## What to work on
Please, could you print all the lines below exactly, leaving out the pictures?

Scraped caption text data
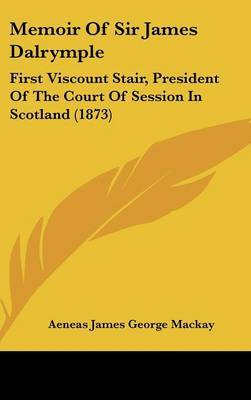Memoir Of Sir James Dalrymple: First Viscount Stair, President Of The Court Of Session In Scotland (1873) by Aeneas James George Mackay image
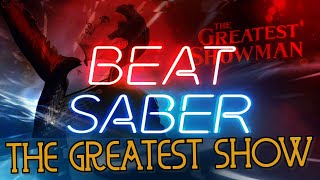 Beat Saber - The Greatest Show - Panic! At The Disco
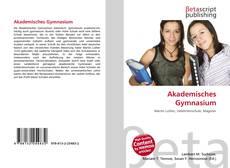 Bookcover of Akademisches Gymnasium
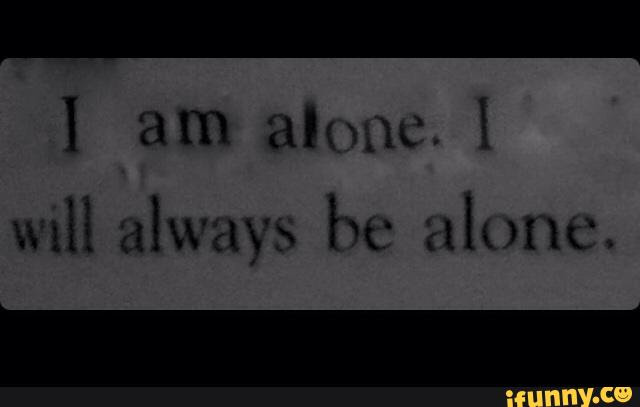 Quotes About Always Being Alone 70 Quotes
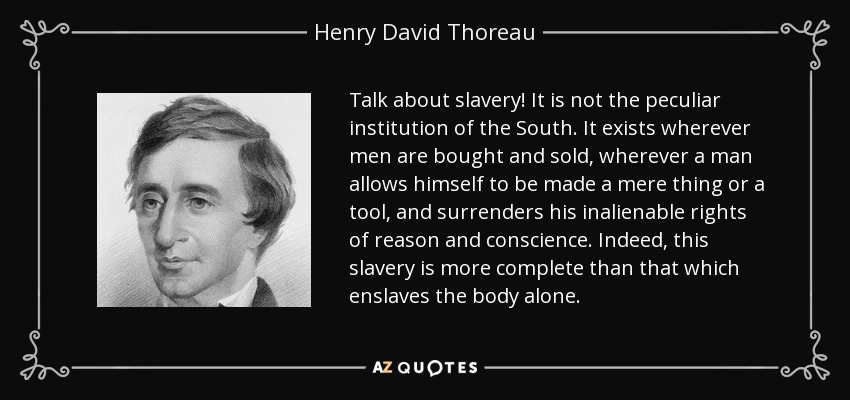 Talk about slavery! It is not the peculiar institution of the South. It exists wherever men are bought and sold, wherever a man allows himself to be made a mere thing or a tool, and surrenders his inalienable rights of reason and conscience. Indeed, this slavery is more complete than that which enslaves the body alone. - Henry David Thoreau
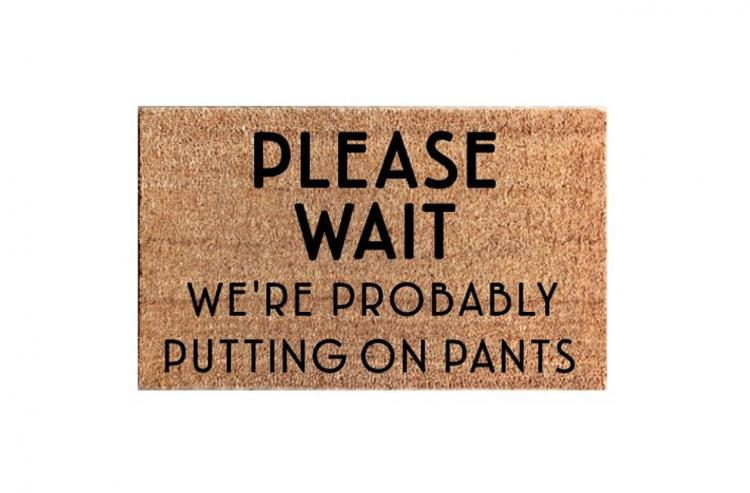 Please Wait We're Probably Not Wearing Pants Doormat - Not wearing pants door mat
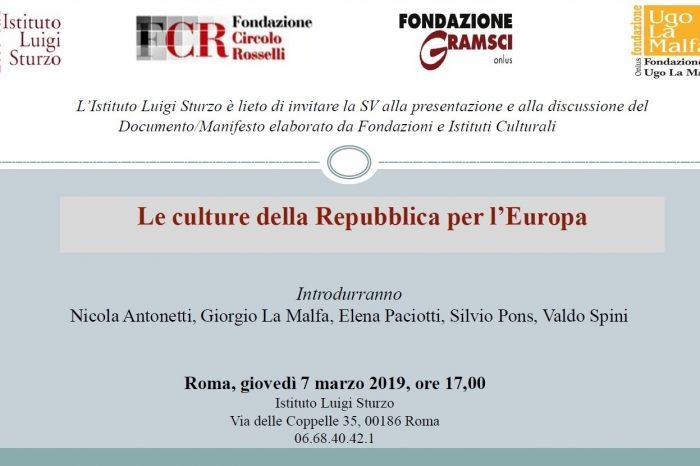 Roma, giovedì 7 marzo 2019, ore 17,00 Istituto Luigi Sturzo- LE CULTURE DELLA REPUBBLICA PER L'EUROPA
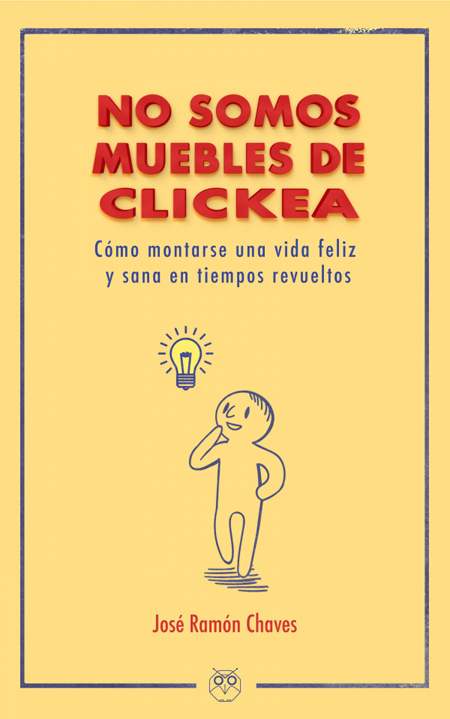No somos muebles de clickea (Cómo montarse una vida feliz y sana en tiempos revueltos)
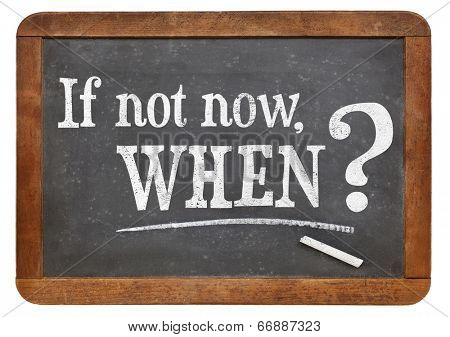 call for action or decision - if not now, when question  on  vintage slate blackboard, isolated on white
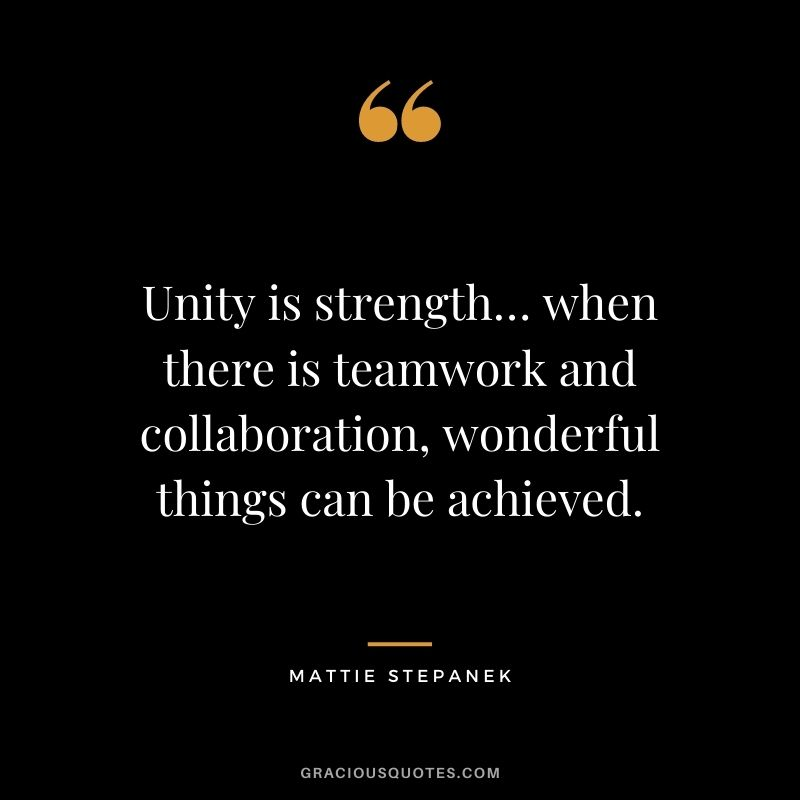 Unity is strength… when there is teamwork and collaboration, wonderful things can be achieved. — Mattie Stepanek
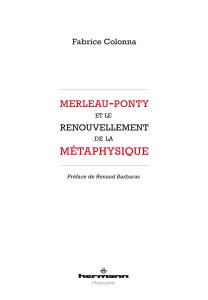 Merleau-Ponty et le renouvellement de la métaphysique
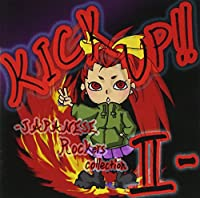 KICK UP!!-JAPANESE Rockers collectionII-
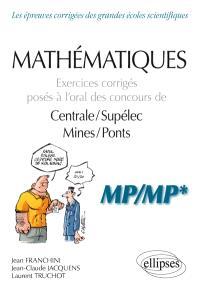 Mathématiques : exercices corrigés posés à l'oral des concours de Centrale-Supélec, Mines-Ponts : MP-MP*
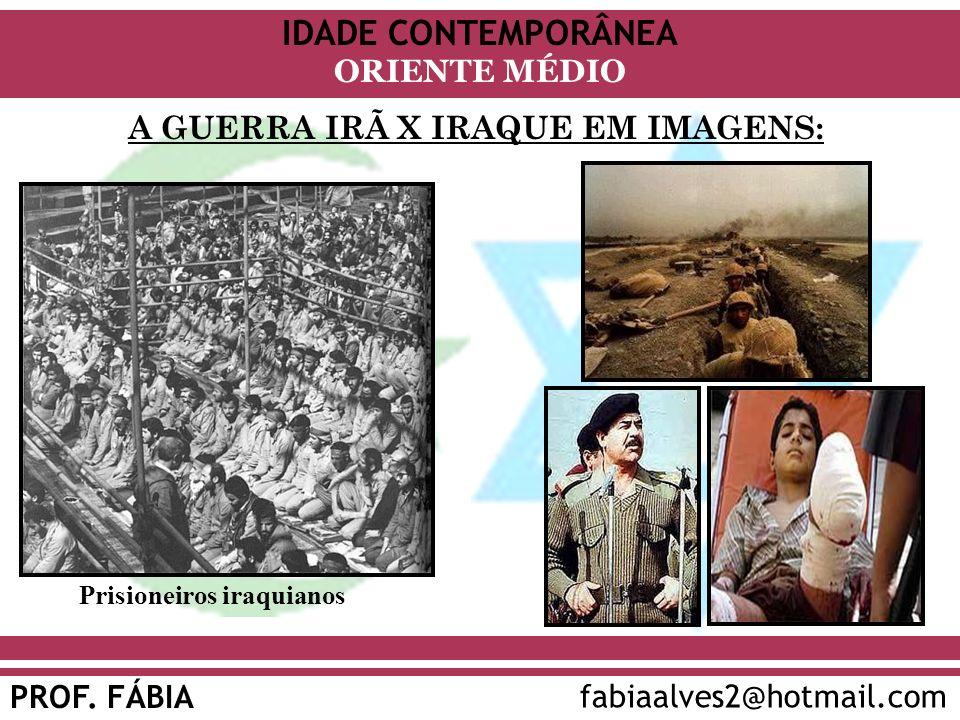 A GUERRA IRÃ X IRAQUE EM IMAGENS:
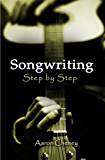 Songwriting: Step by Step (English Edition)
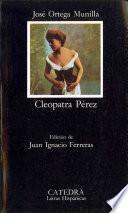 Cleopatra Perez. Edicion de Juan Egnacio Ferreras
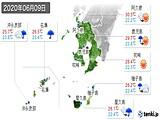2020年06月09日の鹿児島県の実況天気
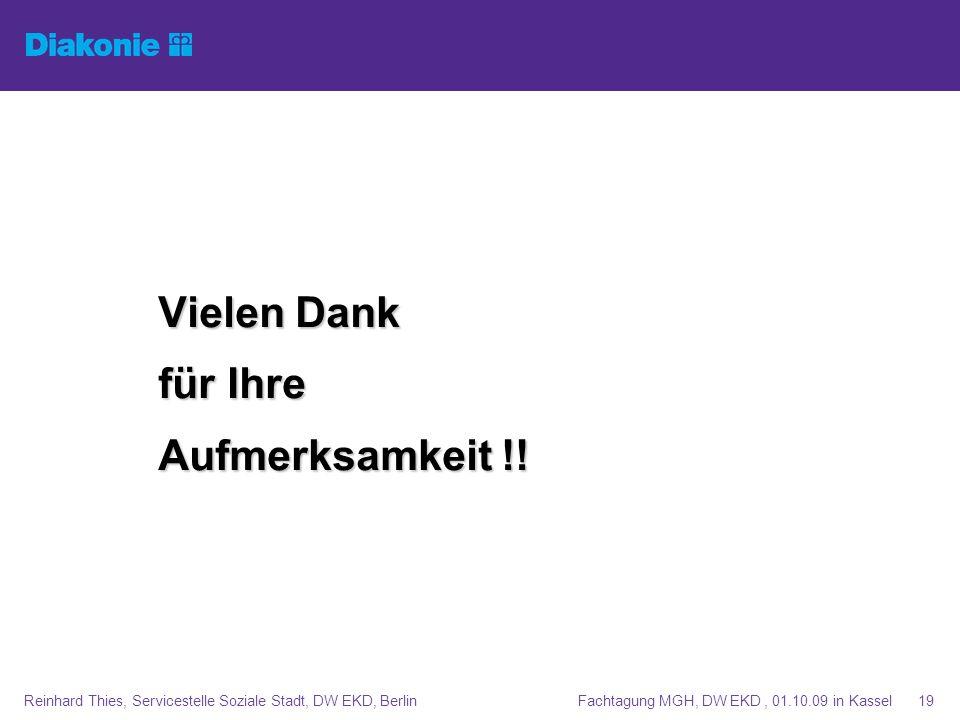 Fachtagung MGH, DW EKD, 01.10.09 in KasselReinhard Thies, Servicestelle Soziale Stadt, DW EKD, Berlin19 Vielen Dank für Ihre Aufmerksamkeit !!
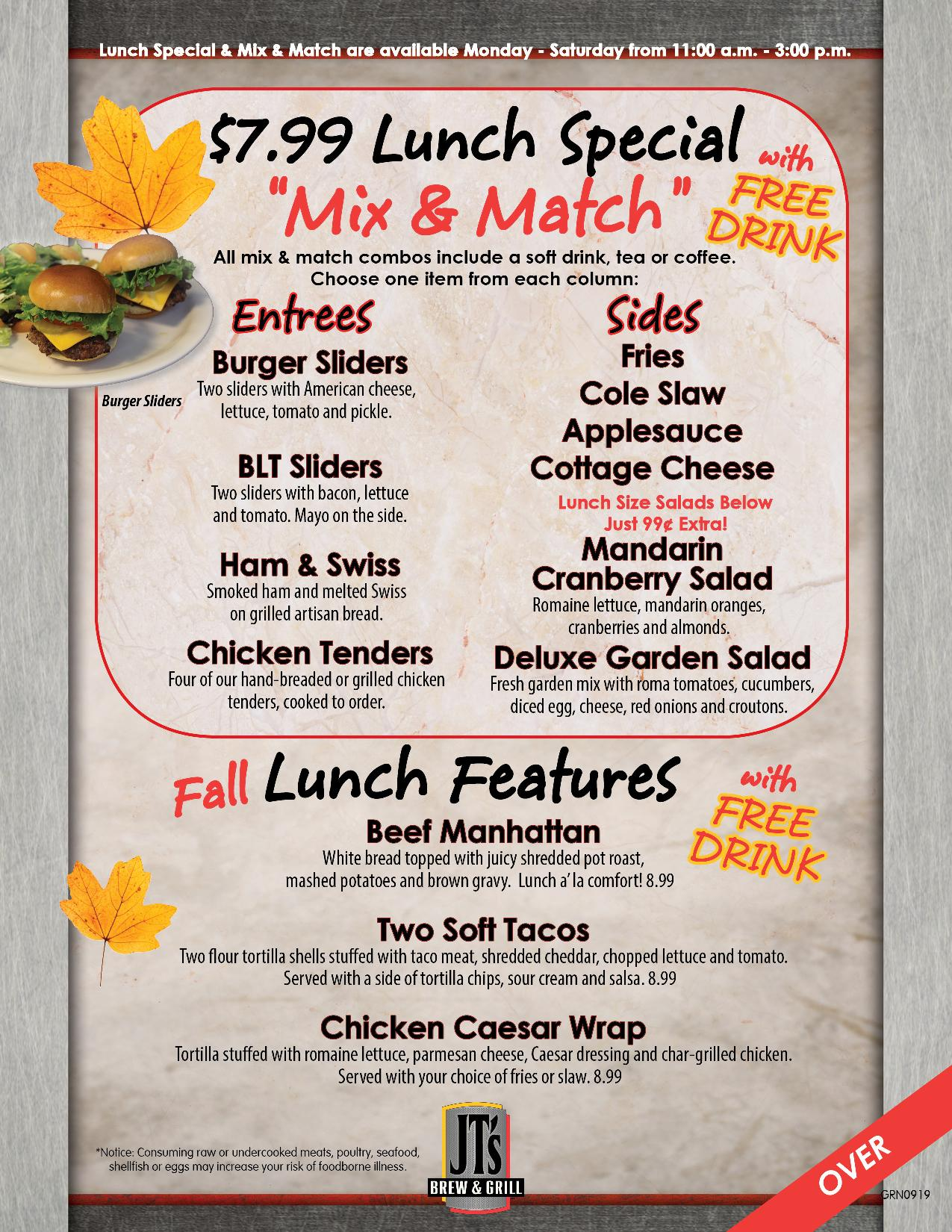 """Lunch special & mix & maych are available Monday – Saturday from 11:00am – 3:00pm. $7.99 lunch special """"mix and match"""" with free drink. All mix and match combos include a soft drink, tea or coffee. Choose one item from each Entrees and sides. Entrees. Burger Sliders, two sliders with American cheese, lettuce, tomato and pickle. BLT Sliders, two sliders with bacon, lettuce, and tomato, with mayo on the side. Ham and swiss, smoked ham and melted swiss on grilled artisan bread. Chicken tenders, four of our hand-breaded or grilled chicken tenders cooked to order. Sides. Fries. Cole slaw. Applesauce. Cottage cheese. mandarin cranberry salad, romaine lettuce, mandarin oranges, cranberries and almonds. Deluxe garden salad, fresh garden mix with roma tomatoes, cucumbers, diced egg, cheese, red onions and croutons. Lunch size salads just $0.99 extra.  Fall Lunch features with free drink. Beef manhattan, white bread topped with juicy shredded pot roast, mashed potatoes and brown gravy - $8.99. Two soft shell tacos, two flour tortilla shelled stuffed with taco meat, shredded cheddar, chopped lettuce and tomato, served with a side of tortilla chips, sour cream, and salsa - $8.99. Chicken Caesar wrap, tortilla stuffed with romaine lettuce, parmesan cheese, Caesar dressing and char-grilled chicken served with your choice of fries or slaw - $8.99. *Notice: Consuming raw or undercooked meats, poultry, seafood, shellfish or eggs may increase your risk of foodborne illness."""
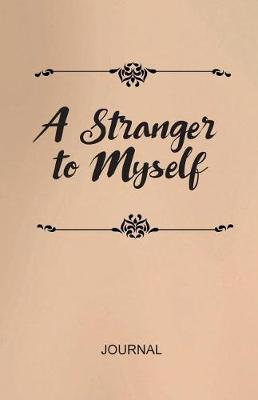 A Stranger to Myself Journal (Paperback)
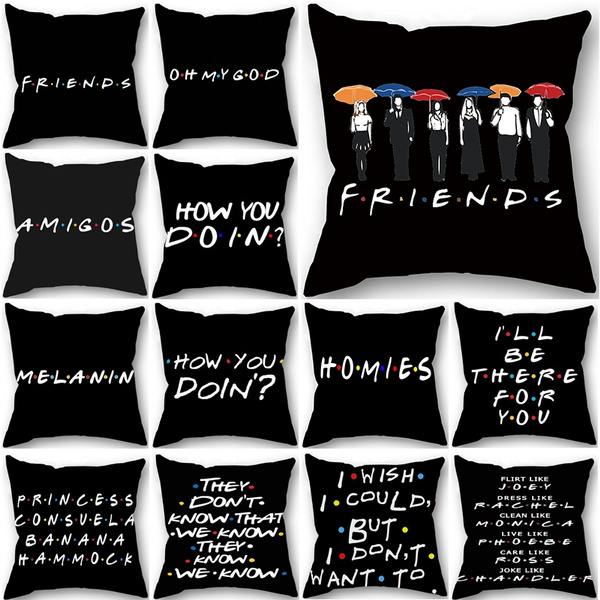 popular friends tv show sayings home decor pillow case funny proverbs letters single side printed linen throw pillow case home sofa decor cushion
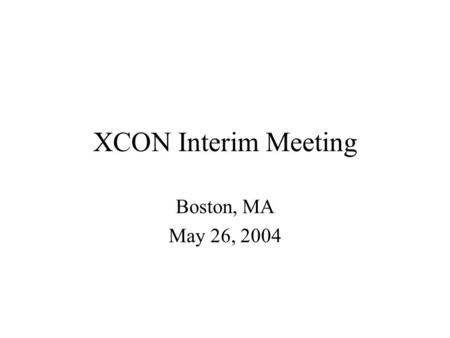XCON Interim Meeting Boston, MA May 26, 2004. Note Well All statements related to the activities of the IETF and addressed to the IETF are subject to.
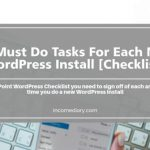 New WordPress Install – 20 Things You Must Do [Checklist]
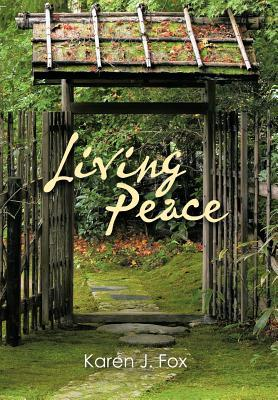 Living Peace Karen J. Fox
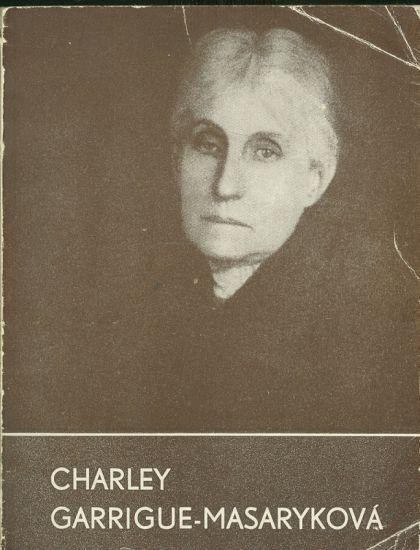 Charley Garrigue  Masarykova - Fischerova Irma Jarmila | antikvariat - detail knihy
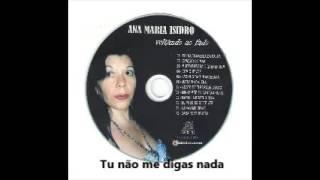 Ana Maria Isidro - Tu nao me digas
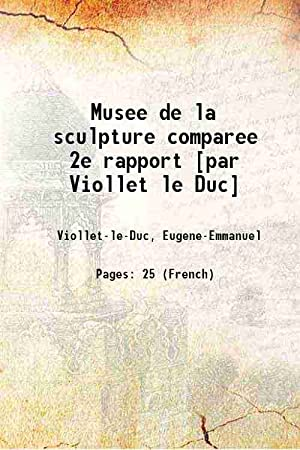 Musee de la sculpture comparee 2e rapport: Viollet-le-Duc, Eugene-Emmanuel
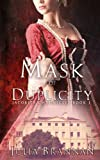 Mask Of Duplicity (The Jacobite Chronicles) (Volume 1) by  Julia Brannan in stock, buy online here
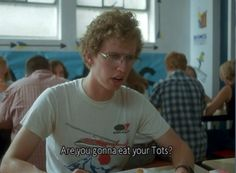 dude, give me some of your tots.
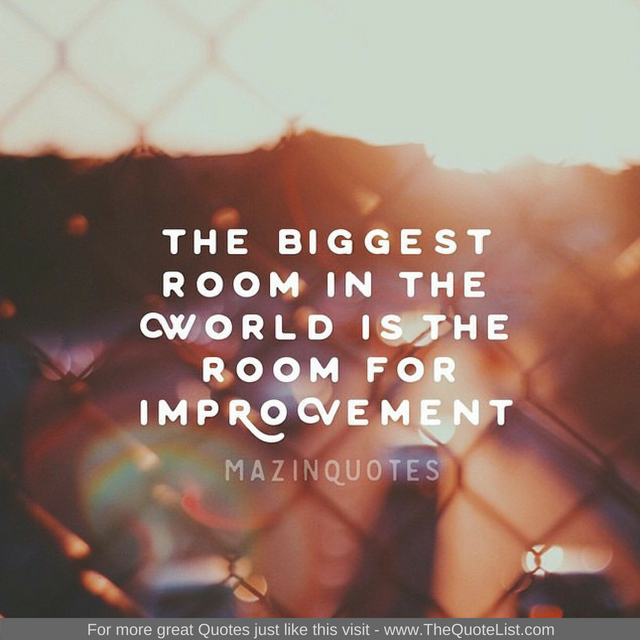 """The biggest room in the world is the room for improvement"""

## Result of this exercise
Memoir Of Sir James Dalrymple: First Viscount Stair, President Of The Court Of Session In Scotland (1873) by Aeneas James George Mackay image
 Beat Saber - The Greatest Show - Panic! At The Disco
 Bookcover of Akademisches Gymnasium
 Quotes About Always Being Alone 70 Quotes
 Talk about slavery! It is not the peculiar institution of the South. It exists wherever men are bought and sold, wherever a man allows himself to be made a mere thing or a tool, and surrenders his inalienable rights of reason and conscience. Indeed, this slavery is more complete than that which enslaves the body alone. - Henry David Thoreau
 Please Wait We're Probably Not Wearing Pants Doormat - Not wearing pants door mat
 Roma, giovedì 7 marzo 2019, ore 17,00 Istituto Luigi Sturzo- LE CULTURE DELLA REPUBBLICA PER L'EUROPA
No somos muebles de clickea (Cómo montarse una vida feliz y sana en tiempos revueltos)
 call for action or decision - if not now, when question  on  vintage slate blackboard, isolated on white
 Unity is strength… when there is teamwork and collaboration, wonderful things can be achieved. — Mattie Stepanek
 Merleau-Ponty et le renouvellement de la métaphysique
 KICK UP!!-JAPANESE Rockers collectionII-
 Mathématiques : exercices corrigés posés à l'oral des concours de Centrale-Supélec, Mines-Ponts : MP-MP*
 A GUERRA IRÃ X IRAQUE EM IMAGENS:
 Songwriting: Step by Step (English Edition)
 Cleopatra Perez. Edicion de Juan Egnacio Ferreras
2020年06月09日の鹿児島県の実況天気
 Fachtagung MGH, DW EKD, 01.10.09 in KasselReinhard Thies, Servicestelle Soziale Stadt, DW EKD, Berlin19 Vielen Dank für Ihre Aufmerksamkeit !!
 """Lunch special & mix & maych are available Monday – Saturday from 11:00am – 3:00pm. $7.99 lunch special """"mix and match"""" with free drink. All mix and match combos include a soft drink, tea or coffee. Choose one item from each Entrees and sides. Entrees. Burger Sliders, two sliders with American cheese, lettuce, tomato and pickle. BLT Sliders, two sliders with bacon, lettuce, and tomato, with mayo on the side. Ham and swiss, smoked ham and melted swiss on grilled artisan bread. Chicken tenders, four of our hand-breaded or grilled chicken tenders cooked to order. Sides. Fries. Cole slaw. Applesauce. Cottage cheese. mandarin cranberry salad, romaine lettuce, mandarin oranges, cranberries and almonds. Deluxe garden salad, fresh garden mix with roma tomatoes, cucumbers, diced egg, cheese, red onions and croutons. Lunch size salads just $0.99 extra.  Fall Lunch features with free drink. Beef manhattan, white bread topped with juicy shredded pot roast, mashed potatoes and brown gravy - $8.99. Two soft shell tacos, two flour tortilla shelled stuffed with taco meat, shredded cheddar, chopped lettuce and tomato, served with a side of tortilla chips, sour cream, and salsa - $8.99. Chicken Caesar wrap, tortilla stuffed with romaine lettuce, parmesan cheese, Caesar dressing and char-grilled chicken served with your choice of fries or slaw - $8.99. *Notice: Consuming raw or undercooked meats, poultry, seafood, shellfish or eggs may increase your risk of foodborne illness."""
 A Stranger to Myself Journal (Paperback)
 popular friends tv show sayings home decor pillow case funny proverbs letters single side printed linen throw pillow case home sofa decor cushion
XCON Interim Meeting Boston, MA May 26, 2004. Note Well All statements related to the activities of the IETF and addressed to the IETF are subject to.
 New WordPress Install – 20 Things You Must Do [Checklist]
 Living Peace Karen J. Fox
 Charley Garrigue  Masarykova - Fischerova Irma Jarmila | antikvariat - detail knihy
 Ana Maria Isidro - Tu nao me digas
 Musee de la sculpture comparee 2e rapport: Viollet-le-Duc, Eugene-Emmanuel
 Mask Of Duplicity (The Jacobite Chronicles) (Volume 1) by  Julia Brannan in stock, buy online here
 dude, give me some of your tots.
 """The biggest room in the world is the room for improvement"""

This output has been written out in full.